David Cameron's "Big Society" seeks to resolve the problem another way, by empowering citizens to create alternatives to statist "solutions" that never solve anything. It's a great idea, and it might work - if only we could import millions of ethnic Chinese and export a like number of made-in-Britain scrotes.

But who would have them? The most staggering fact of the last decade is that the Labour regime created jobs only in the feather-bedded state sector, and most of those jobs went to immigrants, because the British unemployed lack basic skills, motivation and self-discipline. Cool Britannia, innit?    

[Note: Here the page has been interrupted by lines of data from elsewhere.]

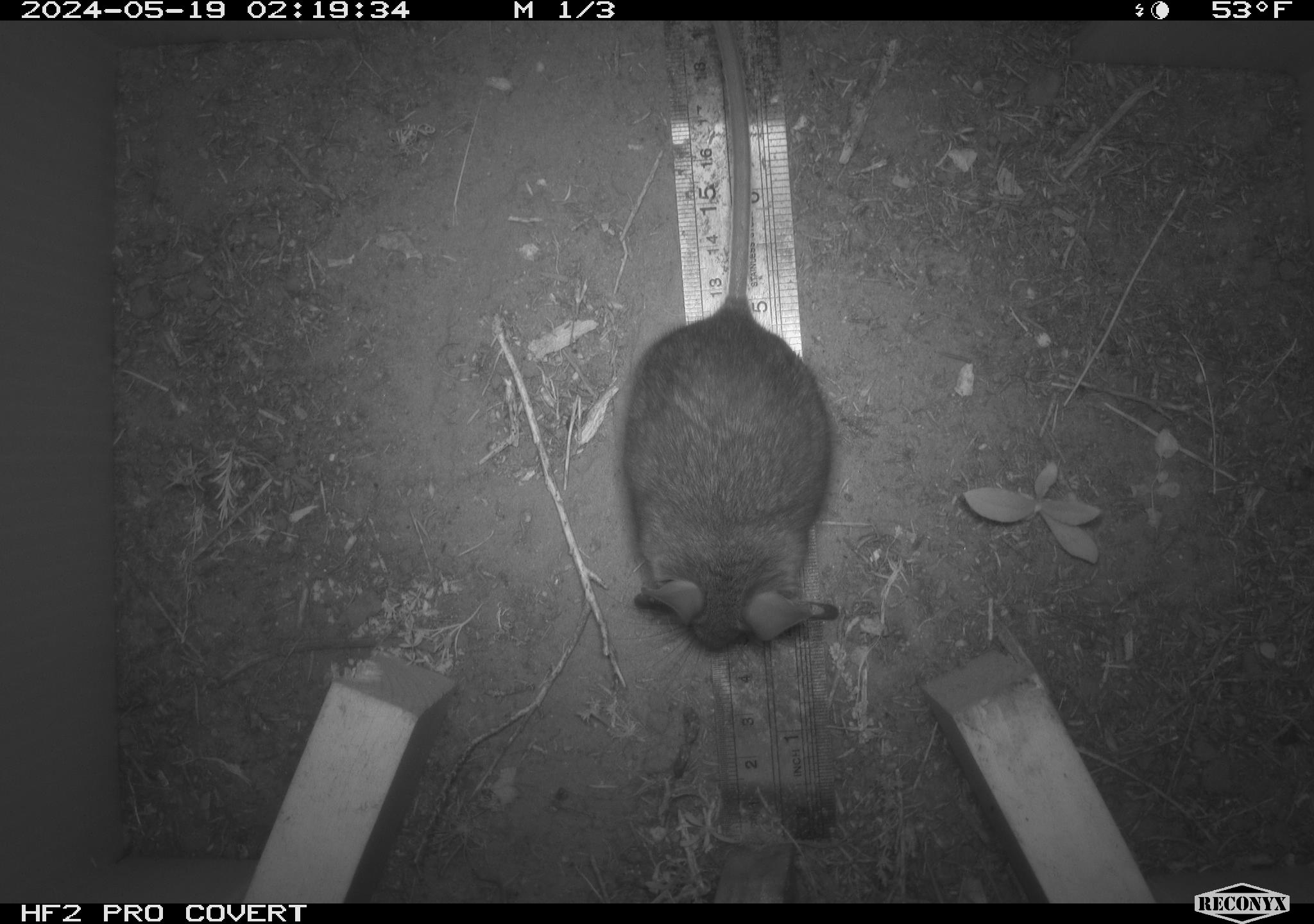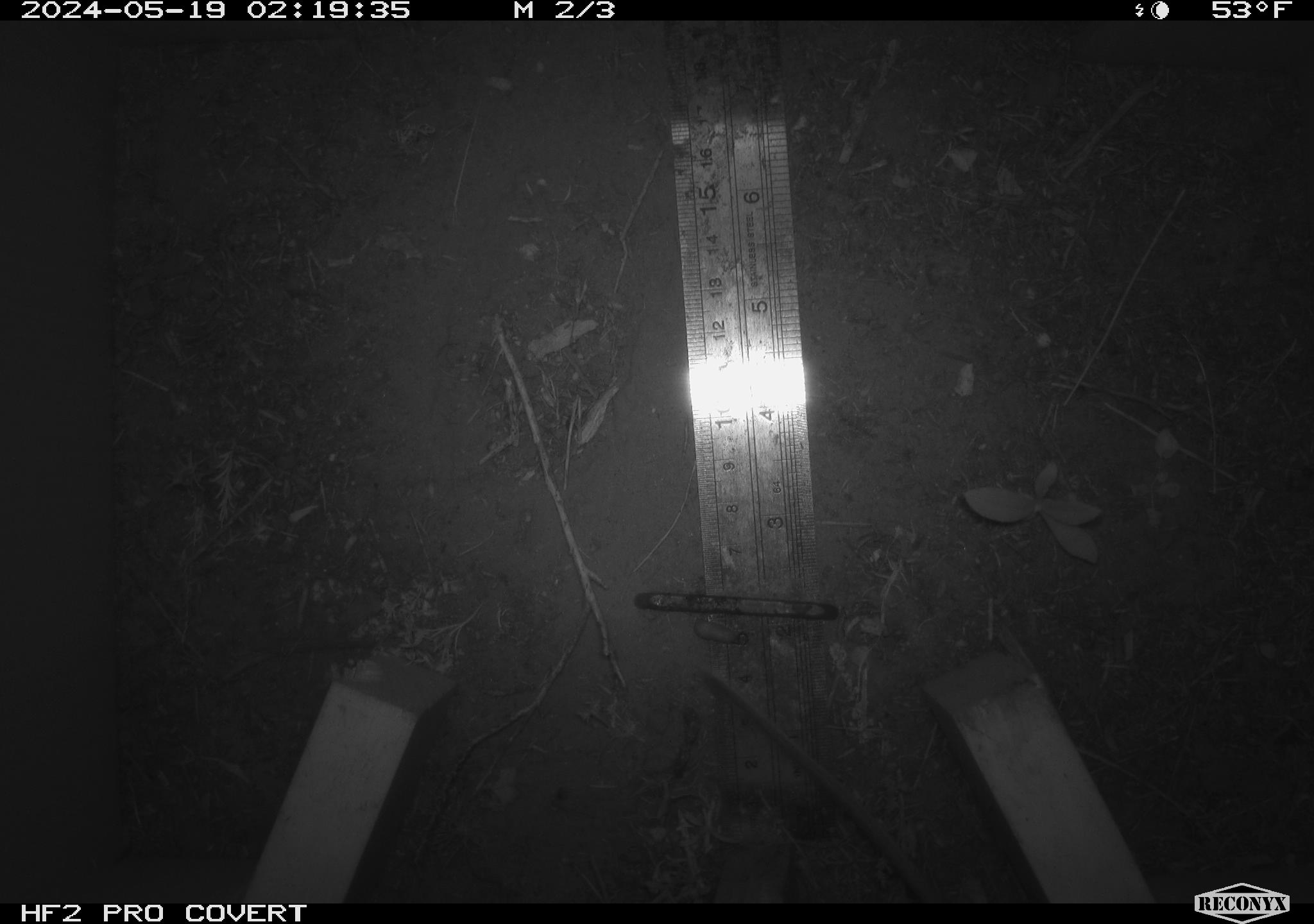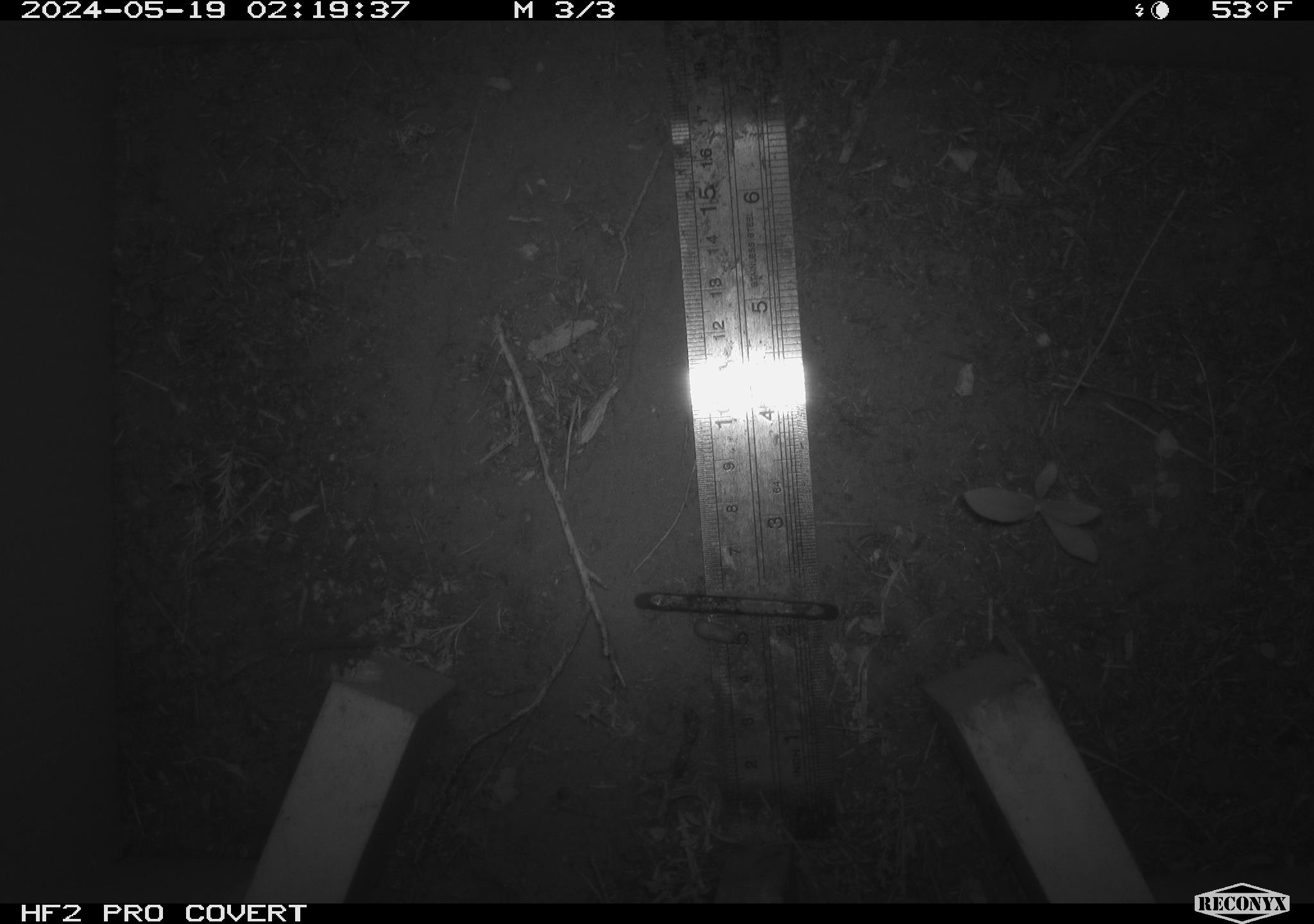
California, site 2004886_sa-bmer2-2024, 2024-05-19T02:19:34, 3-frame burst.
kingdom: Animalia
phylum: Chordata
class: Mammalia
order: Rodentia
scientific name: Rodentia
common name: mouse species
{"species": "mouse species (Rodentia)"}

I'm in no doubt the article's conclusion is correct: Britain is a long way past the point of no return, and the drain of statist parasitism will continue until the society is reduced to a husk. I weep for my grandchildren.
Cuts and pay freezes are desperately needed, but the one thing Mr Osborne will never be able to control is the culture of inertia and inefficiency that is rife throughout the public sector.
 

Of course, when I tell my friends in the private sector about my working conditions, they can scarcely believe it. As the recession bites, they consider themselves lucky to be holding on to their jobs, and are willing to work extra hours or take a pay freeze to ensure their firm's survival.

In the public sector, though, there is no competitive edge; no incentive to cuts costs or improve efficiency. Few genuinely fear for their job security, protected as they are by threats of union action every time the axe looks likely to fall.
It's the same story across the world: when a nation's public sector is allowed to expand into a bloated behemoth, it is almost impossible to cut it down to size, still less to change the culture of waste and laziness that sets in.